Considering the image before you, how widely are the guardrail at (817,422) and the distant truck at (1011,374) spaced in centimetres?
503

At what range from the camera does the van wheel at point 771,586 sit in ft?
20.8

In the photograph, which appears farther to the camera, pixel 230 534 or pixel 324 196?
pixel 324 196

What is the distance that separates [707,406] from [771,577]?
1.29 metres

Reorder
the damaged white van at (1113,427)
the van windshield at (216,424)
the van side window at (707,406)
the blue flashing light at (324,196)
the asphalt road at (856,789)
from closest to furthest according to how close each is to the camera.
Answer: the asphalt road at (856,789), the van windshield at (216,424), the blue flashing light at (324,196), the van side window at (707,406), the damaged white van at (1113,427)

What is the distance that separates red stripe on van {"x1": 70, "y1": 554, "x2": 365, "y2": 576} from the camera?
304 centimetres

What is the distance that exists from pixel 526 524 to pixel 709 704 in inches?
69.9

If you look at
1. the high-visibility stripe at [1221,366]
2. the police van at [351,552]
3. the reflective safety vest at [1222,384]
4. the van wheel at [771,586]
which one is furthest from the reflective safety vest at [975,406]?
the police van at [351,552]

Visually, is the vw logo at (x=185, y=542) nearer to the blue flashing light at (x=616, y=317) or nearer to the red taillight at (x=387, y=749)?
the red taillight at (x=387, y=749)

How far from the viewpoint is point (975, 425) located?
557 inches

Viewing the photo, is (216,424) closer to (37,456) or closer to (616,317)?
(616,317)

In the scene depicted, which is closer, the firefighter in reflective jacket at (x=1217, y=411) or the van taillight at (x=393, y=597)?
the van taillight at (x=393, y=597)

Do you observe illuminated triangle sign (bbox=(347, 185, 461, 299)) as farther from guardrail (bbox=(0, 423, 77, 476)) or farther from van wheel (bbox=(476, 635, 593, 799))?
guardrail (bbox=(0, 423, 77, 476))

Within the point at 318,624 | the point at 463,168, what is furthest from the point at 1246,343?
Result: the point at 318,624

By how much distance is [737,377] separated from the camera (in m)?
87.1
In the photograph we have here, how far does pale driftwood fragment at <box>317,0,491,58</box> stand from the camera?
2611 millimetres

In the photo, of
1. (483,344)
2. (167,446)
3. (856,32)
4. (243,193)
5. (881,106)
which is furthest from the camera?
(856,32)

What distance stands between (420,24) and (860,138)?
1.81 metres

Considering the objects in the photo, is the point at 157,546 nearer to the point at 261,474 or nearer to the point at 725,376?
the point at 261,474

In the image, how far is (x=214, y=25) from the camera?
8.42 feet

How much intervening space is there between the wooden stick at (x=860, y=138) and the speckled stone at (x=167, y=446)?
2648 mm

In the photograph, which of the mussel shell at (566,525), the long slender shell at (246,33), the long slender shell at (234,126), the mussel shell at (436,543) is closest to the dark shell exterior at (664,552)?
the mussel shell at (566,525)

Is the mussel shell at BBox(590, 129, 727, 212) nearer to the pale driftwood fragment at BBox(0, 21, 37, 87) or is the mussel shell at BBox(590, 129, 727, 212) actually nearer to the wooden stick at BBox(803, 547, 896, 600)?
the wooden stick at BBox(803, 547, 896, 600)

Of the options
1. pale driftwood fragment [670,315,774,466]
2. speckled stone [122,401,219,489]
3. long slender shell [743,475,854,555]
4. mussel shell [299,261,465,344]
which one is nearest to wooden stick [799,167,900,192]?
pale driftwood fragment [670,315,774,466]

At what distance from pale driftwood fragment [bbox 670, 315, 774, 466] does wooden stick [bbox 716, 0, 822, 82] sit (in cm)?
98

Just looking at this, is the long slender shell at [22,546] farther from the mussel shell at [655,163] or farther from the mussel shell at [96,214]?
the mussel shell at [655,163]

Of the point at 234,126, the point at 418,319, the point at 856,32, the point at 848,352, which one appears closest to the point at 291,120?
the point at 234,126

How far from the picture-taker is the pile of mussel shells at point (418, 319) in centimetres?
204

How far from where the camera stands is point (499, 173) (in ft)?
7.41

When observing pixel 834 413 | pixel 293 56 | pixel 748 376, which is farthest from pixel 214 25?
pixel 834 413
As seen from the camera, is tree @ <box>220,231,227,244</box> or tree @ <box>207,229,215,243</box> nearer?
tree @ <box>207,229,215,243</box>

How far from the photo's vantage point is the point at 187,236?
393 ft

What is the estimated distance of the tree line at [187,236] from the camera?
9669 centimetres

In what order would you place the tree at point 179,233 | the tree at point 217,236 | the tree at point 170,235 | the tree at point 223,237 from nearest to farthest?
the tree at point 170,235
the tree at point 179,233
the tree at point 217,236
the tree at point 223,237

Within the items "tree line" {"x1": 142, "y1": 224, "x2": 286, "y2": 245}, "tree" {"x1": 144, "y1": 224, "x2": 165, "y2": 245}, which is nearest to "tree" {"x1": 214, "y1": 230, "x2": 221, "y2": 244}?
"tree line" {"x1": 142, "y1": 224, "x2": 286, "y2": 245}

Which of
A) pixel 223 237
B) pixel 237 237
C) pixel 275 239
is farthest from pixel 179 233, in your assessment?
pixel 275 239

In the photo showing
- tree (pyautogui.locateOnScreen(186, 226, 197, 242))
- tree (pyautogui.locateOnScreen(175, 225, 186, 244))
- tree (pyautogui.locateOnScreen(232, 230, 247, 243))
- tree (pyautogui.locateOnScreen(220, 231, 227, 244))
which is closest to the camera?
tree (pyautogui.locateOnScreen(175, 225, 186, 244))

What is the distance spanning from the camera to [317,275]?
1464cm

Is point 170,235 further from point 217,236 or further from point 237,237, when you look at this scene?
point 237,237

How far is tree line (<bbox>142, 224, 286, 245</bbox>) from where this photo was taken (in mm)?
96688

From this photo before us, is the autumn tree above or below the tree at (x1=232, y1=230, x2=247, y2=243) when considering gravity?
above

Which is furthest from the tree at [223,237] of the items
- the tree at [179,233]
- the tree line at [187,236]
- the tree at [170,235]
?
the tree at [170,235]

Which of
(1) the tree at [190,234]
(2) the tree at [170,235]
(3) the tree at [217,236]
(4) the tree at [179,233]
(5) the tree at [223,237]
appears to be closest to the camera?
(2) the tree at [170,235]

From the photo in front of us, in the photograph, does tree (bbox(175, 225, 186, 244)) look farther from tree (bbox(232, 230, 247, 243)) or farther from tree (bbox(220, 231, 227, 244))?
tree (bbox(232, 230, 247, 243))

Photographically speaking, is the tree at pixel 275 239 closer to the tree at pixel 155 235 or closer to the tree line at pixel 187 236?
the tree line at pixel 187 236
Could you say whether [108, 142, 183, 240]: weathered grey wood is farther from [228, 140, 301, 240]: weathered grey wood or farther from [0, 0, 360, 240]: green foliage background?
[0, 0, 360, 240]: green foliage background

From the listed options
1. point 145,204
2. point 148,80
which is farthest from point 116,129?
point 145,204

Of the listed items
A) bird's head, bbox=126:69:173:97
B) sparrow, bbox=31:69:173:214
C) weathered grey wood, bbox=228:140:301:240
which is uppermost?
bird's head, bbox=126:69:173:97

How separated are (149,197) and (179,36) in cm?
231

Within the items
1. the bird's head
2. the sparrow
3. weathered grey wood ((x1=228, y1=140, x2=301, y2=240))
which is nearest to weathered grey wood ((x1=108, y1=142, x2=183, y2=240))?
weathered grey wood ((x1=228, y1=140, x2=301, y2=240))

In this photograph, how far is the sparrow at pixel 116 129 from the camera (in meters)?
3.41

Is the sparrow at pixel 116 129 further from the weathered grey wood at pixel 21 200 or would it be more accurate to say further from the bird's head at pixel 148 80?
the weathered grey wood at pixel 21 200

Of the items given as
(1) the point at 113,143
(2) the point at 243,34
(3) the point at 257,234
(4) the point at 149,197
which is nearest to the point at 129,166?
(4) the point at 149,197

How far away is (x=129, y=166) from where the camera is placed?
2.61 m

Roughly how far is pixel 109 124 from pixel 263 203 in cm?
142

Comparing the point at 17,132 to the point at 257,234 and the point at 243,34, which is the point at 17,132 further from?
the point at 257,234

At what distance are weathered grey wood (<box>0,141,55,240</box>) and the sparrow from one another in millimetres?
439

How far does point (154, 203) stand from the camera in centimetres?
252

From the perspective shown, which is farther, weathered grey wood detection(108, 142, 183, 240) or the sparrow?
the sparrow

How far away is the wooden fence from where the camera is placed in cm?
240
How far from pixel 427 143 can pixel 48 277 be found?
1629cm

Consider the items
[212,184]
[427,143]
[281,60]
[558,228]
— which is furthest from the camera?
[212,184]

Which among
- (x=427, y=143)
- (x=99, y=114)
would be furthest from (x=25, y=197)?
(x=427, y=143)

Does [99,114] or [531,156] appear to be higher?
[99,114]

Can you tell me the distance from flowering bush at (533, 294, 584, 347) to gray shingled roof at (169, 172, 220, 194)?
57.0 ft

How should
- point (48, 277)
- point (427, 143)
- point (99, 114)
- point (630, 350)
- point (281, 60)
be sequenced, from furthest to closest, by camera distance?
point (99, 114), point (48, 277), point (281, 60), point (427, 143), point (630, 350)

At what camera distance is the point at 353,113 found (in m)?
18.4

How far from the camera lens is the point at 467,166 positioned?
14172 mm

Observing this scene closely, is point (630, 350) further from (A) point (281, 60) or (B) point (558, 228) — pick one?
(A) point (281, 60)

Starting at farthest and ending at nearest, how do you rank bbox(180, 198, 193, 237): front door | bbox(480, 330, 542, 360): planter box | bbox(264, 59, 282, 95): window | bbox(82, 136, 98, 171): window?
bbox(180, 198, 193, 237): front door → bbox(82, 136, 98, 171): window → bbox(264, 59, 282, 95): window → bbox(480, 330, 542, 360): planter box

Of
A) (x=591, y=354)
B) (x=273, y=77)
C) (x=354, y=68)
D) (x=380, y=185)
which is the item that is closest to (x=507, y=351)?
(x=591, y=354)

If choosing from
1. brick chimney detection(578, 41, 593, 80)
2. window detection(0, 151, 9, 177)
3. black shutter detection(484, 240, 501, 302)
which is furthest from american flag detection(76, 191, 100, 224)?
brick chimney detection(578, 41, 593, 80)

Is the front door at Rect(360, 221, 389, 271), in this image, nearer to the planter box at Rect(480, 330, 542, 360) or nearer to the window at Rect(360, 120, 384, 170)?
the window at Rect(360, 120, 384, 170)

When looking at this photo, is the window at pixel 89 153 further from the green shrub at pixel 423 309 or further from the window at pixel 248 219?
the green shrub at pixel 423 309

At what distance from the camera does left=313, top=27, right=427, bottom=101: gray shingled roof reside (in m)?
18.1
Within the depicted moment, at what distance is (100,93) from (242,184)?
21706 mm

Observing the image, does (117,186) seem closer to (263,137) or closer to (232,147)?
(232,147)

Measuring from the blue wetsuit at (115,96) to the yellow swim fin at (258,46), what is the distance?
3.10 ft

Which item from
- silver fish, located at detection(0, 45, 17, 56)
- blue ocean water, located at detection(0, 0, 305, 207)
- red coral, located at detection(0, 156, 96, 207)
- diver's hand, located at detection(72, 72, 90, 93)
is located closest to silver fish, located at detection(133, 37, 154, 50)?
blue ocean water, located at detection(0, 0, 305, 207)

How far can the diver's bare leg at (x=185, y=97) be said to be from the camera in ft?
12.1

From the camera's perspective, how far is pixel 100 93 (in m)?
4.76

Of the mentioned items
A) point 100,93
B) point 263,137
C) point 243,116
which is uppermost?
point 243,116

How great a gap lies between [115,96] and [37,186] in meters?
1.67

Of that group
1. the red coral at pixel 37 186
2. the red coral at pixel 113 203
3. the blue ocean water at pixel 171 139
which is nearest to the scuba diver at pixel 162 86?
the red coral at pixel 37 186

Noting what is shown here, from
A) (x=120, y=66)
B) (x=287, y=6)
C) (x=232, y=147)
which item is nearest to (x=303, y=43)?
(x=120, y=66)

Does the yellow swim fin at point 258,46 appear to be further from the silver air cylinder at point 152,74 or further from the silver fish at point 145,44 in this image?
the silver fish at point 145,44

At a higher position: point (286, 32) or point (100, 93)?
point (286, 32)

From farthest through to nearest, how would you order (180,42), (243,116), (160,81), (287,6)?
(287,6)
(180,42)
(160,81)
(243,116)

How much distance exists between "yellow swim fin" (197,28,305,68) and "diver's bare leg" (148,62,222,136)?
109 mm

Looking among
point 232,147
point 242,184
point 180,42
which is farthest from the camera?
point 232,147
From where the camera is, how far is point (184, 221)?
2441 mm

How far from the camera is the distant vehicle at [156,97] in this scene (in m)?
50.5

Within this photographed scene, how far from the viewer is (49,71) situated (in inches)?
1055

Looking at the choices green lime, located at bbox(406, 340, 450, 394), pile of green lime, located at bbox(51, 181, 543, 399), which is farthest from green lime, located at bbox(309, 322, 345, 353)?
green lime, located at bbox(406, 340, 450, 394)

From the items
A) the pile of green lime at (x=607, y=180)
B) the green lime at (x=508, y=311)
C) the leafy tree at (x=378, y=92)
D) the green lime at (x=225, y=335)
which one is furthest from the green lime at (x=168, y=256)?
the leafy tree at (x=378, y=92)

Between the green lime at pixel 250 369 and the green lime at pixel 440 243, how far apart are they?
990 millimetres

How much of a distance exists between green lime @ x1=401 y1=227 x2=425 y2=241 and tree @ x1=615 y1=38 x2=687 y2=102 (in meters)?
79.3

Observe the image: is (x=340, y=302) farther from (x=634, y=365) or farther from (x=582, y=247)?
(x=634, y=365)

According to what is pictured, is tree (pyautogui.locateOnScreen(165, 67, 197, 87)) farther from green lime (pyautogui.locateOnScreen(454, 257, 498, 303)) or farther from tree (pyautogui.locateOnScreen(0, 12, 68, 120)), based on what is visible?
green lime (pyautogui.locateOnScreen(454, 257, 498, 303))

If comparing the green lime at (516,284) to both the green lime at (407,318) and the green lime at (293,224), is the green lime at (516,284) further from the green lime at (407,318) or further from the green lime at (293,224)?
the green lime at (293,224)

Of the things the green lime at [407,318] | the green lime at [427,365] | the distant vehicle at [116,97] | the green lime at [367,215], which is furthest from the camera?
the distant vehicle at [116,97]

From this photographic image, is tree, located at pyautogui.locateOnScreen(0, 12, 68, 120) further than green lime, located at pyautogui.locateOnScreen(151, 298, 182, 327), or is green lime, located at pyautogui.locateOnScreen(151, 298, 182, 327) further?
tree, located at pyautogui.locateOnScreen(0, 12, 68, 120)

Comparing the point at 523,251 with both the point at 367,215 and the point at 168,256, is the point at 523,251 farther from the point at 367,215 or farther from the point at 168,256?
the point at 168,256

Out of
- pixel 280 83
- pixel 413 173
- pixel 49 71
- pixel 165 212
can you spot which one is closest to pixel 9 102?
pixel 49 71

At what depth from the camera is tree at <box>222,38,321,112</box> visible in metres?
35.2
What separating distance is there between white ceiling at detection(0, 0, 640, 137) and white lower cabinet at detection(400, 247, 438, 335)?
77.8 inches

What is expected →
Starting with the first line of the material and going on through the line with "304 centimetres", format those lines as a JSON list of strings, one string per line, with blank lines left out.

Final answer →
[
  "Considering the image before you, how widely are the guardrail at (817,422) and the distant truck at (1011,374) spaced in centimetres?",
  "503",
  "At what range from the camera does the van wheel at point 771,586 sit in ft?",
  "20.8",
  "In the photograph, which appears farther to the camera, pixel 230 534 or pixel 324 196?",
  "pixel 324 196",
  "What is the distance that separates [707,406] from [771,577]?",
  "1.29 metres",
  "Reorder",
  "the damaged white van at (1113,427)",
  "the van windshield at (216,424)",
  "the van side window at (707,406)",
  "the blue flashing light at (324,196)",
  "the asphalt road at (856,789)",
  "from closest to furthest according to how close each is to the camera.",
  "Answer: the asphalt road at (856,789), the van windshield at (216,424), the blue flashing light at (324,196), the van side window at (707,406), the damaged white van at (1113,427)",
  "What is the distance that separates red stripe on van {\"x1\": 70, \"y1\": 554, \"x2\": 365, \"y2\": 576} from the camera?",
  "304 centimetres"
]